— Begin SOURCE DATA —

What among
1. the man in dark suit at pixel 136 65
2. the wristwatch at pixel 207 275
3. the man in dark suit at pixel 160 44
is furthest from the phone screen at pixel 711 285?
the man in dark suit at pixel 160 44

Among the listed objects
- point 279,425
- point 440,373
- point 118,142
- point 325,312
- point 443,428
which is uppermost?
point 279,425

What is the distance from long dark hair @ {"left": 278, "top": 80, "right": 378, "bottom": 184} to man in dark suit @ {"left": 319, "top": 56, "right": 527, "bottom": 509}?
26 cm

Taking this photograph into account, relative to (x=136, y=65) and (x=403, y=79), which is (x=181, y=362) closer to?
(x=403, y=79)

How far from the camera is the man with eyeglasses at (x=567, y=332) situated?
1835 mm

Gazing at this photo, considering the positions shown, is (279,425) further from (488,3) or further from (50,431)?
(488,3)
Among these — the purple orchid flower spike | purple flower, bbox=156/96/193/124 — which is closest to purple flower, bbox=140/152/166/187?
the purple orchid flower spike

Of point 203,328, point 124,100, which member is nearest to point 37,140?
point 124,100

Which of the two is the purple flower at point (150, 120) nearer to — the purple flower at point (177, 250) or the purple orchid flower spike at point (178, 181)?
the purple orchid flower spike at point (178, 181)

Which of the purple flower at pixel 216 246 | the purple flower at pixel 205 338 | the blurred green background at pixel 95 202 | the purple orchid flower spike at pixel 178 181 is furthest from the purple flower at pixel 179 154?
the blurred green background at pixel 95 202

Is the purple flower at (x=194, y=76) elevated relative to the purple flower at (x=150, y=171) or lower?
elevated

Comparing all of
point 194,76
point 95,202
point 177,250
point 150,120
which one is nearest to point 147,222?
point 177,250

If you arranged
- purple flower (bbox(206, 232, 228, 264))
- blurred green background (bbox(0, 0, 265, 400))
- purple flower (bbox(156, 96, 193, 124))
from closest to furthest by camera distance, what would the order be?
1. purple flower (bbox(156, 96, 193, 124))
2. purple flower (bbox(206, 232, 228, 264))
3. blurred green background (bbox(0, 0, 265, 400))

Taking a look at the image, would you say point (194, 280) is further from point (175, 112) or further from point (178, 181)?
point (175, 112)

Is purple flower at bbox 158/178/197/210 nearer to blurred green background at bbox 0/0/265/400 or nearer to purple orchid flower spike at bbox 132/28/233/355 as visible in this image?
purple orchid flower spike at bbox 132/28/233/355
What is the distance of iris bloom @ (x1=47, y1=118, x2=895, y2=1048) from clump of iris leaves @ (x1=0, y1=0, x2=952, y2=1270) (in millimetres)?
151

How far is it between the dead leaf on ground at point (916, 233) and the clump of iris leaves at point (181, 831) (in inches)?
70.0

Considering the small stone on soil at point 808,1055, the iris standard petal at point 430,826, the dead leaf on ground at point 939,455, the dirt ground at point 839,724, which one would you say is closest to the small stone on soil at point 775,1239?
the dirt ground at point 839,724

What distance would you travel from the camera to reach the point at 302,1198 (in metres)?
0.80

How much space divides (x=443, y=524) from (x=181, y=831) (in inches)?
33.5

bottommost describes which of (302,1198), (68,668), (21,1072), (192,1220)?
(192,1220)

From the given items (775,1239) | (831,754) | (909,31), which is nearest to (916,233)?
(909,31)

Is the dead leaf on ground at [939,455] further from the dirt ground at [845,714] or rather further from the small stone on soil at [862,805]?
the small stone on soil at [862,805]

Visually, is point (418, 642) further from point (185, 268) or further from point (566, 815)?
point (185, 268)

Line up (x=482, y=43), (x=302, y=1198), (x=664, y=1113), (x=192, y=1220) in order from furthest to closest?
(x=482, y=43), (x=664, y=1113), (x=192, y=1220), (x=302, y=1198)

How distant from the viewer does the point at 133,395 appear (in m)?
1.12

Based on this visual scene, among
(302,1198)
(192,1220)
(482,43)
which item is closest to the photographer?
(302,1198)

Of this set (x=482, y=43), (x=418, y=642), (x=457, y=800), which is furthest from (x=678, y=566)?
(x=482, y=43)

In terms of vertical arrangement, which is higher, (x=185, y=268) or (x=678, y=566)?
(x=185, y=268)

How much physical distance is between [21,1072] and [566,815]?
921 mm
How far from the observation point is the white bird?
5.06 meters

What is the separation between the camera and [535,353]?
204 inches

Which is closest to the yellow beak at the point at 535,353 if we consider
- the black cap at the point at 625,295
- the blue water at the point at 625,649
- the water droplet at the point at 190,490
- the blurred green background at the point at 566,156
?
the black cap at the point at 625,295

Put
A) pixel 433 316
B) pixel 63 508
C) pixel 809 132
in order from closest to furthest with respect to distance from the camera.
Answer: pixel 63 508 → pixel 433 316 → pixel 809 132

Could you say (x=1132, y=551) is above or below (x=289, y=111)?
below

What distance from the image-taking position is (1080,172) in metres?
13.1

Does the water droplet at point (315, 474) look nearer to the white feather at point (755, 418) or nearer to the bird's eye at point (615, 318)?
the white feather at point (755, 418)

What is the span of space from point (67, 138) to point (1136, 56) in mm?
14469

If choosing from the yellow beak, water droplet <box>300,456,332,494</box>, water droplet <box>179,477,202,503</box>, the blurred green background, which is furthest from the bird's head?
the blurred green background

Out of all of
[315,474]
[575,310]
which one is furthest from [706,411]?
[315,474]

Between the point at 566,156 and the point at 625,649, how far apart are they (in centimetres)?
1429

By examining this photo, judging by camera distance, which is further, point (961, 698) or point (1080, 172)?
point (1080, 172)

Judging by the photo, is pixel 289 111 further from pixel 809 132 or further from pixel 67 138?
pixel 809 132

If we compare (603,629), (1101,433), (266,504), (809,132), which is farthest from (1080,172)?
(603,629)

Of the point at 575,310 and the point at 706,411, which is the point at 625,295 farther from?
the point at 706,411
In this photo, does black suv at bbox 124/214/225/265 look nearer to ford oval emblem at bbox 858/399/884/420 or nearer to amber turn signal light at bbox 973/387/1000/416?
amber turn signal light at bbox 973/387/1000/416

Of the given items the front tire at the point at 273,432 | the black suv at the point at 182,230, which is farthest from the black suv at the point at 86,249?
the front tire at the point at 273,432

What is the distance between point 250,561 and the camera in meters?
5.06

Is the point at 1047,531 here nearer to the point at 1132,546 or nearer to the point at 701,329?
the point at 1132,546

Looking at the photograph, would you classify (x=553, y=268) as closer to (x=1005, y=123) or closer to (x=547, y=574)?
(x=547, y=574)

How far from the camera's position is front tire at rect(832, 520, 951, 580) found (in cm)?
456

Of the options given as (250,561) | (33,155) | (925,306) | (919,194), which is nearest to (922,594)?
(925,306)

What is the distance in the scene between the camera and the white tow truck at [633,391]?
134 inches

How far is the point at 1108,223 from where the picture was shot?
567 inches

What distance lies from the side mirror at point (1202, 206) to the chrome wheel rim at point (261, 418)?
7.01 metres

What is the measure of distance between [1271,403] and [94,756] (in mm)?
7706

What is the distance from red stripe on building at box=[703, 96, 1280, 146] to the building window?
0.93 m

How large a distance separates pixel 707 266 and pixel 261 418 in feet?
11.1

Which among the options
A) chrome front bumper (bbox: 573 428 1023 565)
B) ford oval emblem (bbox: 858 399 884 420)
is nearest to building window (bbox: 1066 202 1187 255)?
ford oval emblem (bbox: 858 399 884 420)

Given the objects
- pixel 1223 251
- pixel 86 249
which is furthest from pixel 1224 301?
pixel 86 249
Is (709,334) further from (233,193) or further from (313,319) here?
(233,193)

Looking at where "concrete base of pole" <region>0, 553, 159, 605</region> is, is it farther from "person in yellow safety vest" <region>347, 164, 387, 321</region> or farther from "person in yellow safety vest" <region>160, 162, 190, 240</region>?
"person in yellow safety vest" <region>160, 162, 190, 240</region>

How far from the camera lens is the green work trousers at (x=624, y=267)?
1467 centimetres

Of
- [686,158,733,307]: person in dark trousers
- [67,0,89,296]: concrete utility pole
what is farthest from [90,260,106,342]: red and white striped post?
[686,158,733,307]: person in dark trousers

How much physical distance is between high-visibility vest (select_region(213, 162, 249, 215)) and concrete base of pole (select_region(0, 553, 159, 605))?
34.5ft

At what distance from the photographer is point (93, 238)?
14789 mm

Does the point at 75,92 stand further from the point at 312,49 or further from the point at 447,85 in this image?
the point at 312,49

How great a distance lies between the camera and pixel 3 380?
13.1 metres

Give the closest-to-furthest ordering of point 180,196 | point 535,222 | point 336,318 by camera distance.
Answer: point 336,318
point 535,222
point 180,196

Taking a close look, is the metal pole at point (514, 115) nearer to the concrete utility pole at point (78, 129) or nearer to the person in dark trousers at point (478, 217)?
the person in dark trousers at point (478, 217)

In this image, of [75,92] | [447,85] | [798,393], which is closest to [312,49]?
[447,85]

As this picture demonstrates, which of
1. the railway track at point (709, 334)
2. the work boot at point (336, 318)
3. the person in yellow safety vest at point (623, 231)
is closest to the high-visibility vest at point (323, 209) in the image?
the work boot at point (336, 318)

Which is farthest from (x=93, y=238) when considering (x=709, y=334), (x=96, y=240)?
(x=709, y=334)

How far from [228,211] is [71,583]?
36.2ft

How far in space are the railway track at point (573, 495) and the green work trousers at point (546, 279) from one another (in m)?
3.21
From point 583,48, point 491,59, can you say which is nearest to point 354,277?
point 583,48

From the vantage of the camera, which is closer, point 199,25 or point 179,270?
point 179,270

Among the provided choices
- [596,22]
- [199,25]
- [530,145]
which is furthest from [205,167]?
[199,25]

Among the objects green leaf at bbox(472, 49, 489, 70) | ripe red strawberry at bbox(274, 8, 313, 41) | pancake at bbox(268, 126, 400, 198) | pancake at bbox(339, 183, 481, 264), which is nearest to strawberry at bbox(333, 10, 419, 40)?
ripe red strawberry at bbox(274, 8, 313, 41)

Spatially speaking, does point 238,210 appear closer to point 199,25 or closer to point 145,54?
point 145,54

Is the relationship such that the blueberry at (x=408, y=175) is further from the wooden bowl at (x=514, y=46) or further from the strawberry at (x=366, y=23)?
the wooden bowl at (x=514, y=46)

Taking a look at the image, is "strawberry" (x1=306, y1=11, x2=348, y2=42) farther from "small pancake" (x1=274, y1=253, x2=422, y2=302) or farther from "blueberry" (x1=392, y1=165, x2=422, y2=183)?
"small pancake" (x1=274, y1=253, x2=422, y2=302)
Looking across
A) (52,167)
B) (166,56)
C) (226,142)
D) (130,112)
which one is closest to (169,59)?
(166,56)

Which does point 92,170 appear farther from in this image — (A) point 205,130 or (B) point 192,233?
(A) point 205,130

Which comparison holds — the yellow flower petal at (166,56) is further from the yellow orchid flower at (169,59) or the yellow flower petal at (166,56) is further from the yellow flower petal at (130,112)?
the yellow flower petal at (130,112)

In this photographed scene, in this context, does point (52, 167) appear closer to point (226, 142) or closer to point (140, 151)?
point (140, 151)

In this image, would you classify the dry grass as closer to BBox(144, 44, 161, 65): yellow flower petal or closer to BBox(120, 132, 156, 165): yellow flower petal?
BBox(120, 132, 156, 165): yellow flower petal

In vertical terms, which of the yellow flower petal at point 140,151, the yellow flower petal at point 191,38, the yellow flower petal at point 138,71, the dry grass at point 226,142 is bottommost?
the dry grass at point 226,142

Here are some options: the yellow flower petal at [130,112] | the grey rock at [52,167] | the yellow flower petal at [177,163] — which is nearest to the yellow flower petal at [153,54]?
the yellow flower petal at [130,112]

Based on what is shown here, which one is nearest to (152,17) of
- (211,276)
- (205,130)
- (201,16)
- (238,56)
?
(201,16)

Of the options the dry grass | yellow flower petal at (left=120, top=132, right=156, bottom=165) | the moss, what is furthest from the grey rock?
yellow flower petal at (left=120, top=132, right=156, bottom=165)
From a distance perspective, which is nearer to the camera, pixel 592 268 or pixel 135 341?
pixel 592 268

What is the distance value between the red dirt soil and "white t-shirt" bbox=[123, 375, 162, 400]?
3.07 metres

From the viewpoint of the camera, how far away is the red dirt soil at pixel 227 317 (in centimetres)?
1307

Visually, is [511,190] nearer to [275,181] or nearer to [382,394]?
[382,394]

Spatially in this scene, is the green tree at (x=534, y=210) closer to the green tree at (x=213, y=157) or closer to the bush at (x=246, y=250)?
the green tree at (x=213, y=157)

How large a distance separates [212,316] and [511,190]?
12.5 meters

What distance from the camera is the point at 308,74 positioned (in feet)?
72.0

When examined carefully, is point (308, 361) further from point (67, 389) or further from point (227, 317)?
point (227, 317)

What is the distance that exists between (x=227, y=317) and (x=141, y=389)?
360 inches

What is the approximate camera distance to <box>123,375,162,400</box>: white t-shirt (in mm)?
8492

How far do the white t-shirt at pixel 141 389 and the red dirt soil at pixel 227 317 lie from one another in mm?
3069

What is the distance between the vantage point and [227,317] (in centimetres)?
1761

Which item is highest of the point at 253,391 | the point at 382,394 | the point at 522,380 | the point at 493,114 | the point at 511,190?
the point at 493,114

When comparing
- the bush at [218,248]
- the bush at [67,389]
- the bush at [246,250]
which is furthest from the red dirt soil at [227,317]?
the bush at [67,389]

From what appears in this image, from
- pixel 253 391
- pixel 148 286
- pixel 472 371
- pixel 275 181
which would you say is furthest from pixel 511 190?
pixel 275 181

— End SOURCE DATA —

WRITTEN REQUEST => Every line from the one containing "How large a distance separates [212,316]" through the end of the data must be repeated exactly, and no other line.

THE RESPONSE =>
How large a distance separates [212,316] and [511,190]?
12.5 meters

What distance from the camera is the point at 308,74 positioned (in feet)?
72.0

When examined carefully, is point (308, 361) further from point (67, 389) or further from point (227, 317)?
point (227, 317)

What is the distance that exists between (x=227, y=317) and (x=141, y=389)?
360 inches

What is the approximate camera distance to <box>123,375,162,400</box>: white t-shirt (in mm)?
8492

How far do the white t-shirt at pixel 141 389 and the red dirt soil at pixel 227 317 lie from one another in mm?
3069

What is the distance between the vantage point and [227,317] (in centimetres)?
1761

Which item is highest of the point at 253,391 | the point at 382,394 | the point at 522,380 | the point at 493,114 | the point at 511,190?
the point at 493,114

When comparing
- the bush at [218,248]
- the bush at [67,389]
- the bush at [246,250]
which is furthest from the red dirt soil at [227,317]?
the bush at [67,389]

From what appears in this image, from
- pixel 253 391
- pixel 148 286
- pixel 472 371
- pixel 275 181
which would you say is furthest from pixel 511 190?
pixel 275 181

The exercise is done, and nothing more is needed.